▶ Given task:
Please continue the Snowflake connection reference below, picking up right after its last sentence.

▶ Passage:
## Begin

Snowflake (preview)

Note

preview: Subject to future enhancements

Note

You might want to start with our detailed tutorial for your first steps with SQL databases in DSS.

The rest of this page is reference information for Snowflake connections.

DSS supports the full range of features on Snowflake:

  • Reading and writing datasets
  • Executing SQL recipes
  • Performing visual recipes in-database
  • Using live engine for charts

Installing the JDBC driver

The Snowflake JDBC driver can be downloaded from Snowflake website (https://docs.snowflake.net/manuals/user-guide/jdbc.html)

The driver is made of a single JAR file snowflake-jdbc-VERSION.jar

To install:

  • Copy this JAR file to the lib/jdbc driver of DSS
  • Restart DSS

Writing data into Snowflake

Loading data into a Snowflake database using the regular SQL INSERT or COPY statements is very inefficient and should only be used for extremely small datasets.

The recommended way to load data into a Snowflake table is through a bulk COPY from files stored in Amazon S3. DSS will automatically use this optimal S3-to-Snowflake copy mechanism when using a Sync recipe. For more information, see below.

The exception to this rule is when executing a recipe from a Snowflake dataset to a Snowflake dataset using the in-database (SQL) engine.

In other words:

  • You should never have a Flow with a recipe that writes from a non-Snowflake non-S3 source to a Snowflake dataset.
  • S3 to Snowflake recipes should only be the “Sync” recipe
  • Snowflake to Snowflake recipes will be fast if and only if the “In-database (SQL)” engine is selected.

For example, if you have a table in Snowflake, and want to use a recipe that does not have an “In-database (SQL) engine”, you should instead use two steps: * A first Snowflake-to-S3 recipe * A S3-to-Snowflake sync recipe

Syncing from S3

Loading a Snowflake database using SQL INSERT statements is inefficient, and should be avoided except for small datasets. The recommended way to load data into a Snowflake table is through a bulk COPY from files stored in Amazon S3.

## End

▶ Data records:
## Begin

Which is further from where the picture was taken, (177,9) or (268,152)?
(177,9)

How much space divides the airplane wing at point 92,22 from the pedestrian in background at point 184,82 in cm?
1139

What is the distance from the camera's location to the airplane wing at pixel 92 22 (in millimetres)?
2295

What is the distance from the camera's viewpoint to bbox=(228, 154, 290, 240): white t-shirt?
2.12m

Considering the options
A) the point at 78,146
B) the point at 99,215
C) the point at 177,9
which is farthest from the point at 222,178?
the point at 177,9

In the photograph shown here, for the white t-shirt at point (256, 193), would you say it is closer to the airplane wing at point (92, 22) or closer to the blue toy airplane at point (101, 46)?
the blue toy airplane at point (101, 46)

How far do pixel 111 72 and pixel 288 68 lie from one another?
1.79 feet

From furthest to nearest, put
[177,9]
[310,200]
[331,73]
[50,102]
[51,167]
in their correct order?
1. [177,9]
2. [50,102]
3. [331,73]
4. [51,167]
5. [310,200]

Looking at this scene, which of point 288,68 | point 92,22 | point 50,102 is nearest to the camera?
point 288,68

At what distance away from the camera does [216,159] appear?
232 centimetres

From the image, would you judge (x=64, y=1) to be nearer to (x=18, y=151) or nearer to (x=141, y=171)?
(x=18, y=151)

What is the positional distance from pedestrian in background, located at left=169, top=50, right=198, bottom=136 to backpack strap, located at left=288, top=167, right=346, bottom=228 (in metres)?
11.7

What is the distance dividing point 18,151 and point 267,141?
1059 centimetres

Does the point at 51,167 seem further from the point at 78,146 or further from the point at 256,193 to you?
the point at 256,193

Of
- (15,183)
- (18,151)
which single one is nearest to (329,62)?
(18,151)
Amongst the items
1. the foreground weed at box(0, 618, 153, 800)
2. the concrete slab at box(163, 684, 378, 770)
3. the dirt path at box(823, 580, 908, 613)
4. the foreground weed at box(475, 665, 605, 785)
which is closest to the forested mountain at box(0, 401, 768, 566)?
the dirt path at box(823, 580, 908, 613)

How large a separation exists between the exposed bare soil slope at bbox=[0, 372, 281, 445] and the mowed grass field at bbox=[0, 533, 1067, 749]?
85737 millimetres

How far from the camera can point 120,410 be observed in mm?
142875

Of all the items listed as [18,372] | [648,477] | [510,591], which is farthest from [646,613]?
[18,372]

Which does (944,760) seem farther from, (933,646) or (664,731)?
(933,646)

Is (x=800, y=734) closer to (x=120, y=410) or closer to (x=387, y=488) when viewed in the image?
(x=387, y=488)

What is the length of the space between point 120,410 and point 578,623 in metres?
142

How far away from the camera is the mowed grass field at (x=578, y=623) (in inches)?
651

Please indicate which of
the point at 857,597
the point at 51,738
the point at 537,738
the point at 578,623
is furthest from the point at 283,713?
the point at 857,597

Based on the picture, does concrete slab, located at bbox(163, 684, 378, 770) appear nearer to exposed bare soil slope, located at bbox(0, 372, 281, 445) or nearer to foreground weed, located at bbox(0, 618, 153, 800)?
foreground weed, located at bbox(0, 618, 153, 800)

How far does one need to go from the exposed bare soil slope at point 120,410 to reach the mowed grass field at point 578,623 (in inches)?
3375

## End

▶ Response to the task:
Due to Snowflake restrictions, the following set of conditions must be met for a sync recipe to be executed as direct copy:

  • The source dataset must be stored on Amazon S3
  • The destination dataset must be stored on Snowflake
  • The S3 bucket and the Snowflake cluster must be in the same Amazon AWS region
  • The S3 side must be stored with a CSV format, using the UTF-8 charset
  • The CSV separator must be a simple ASCII character
  • For the S3 side, the “Unix” CSV quoting style is not supported
  • For the S3 side, the “Escaping only” CSV quoting style is only supported if the quoting character is \

Additionally, the schema of the input dataset must match the schema of the output dataset, and values stored in fields must be valid with respect to the declared Snowflake column type.

Note that an intermediate preparation recipe can be used to normalize an input S3 dataset to the above conditions, if the dataset one wants to load into Snowflake does not natively fulfill them.

Limitations and known issues

Datasets

  • When creating the connection, you need to specify one database. Access to tables from other databases is not possible

Importing

  • When importing tables from a Snowflake connection, you’ll see all schemas from all databases. However, you can only import tables from the schemas of the same database as the one defined in the connection

Visual recipes

  • Filtering: “contains” operator is not supported
  • Grouping: aggregating on booleans is not supported
  • Window: cumulative average is not supported (Snowflake limitation)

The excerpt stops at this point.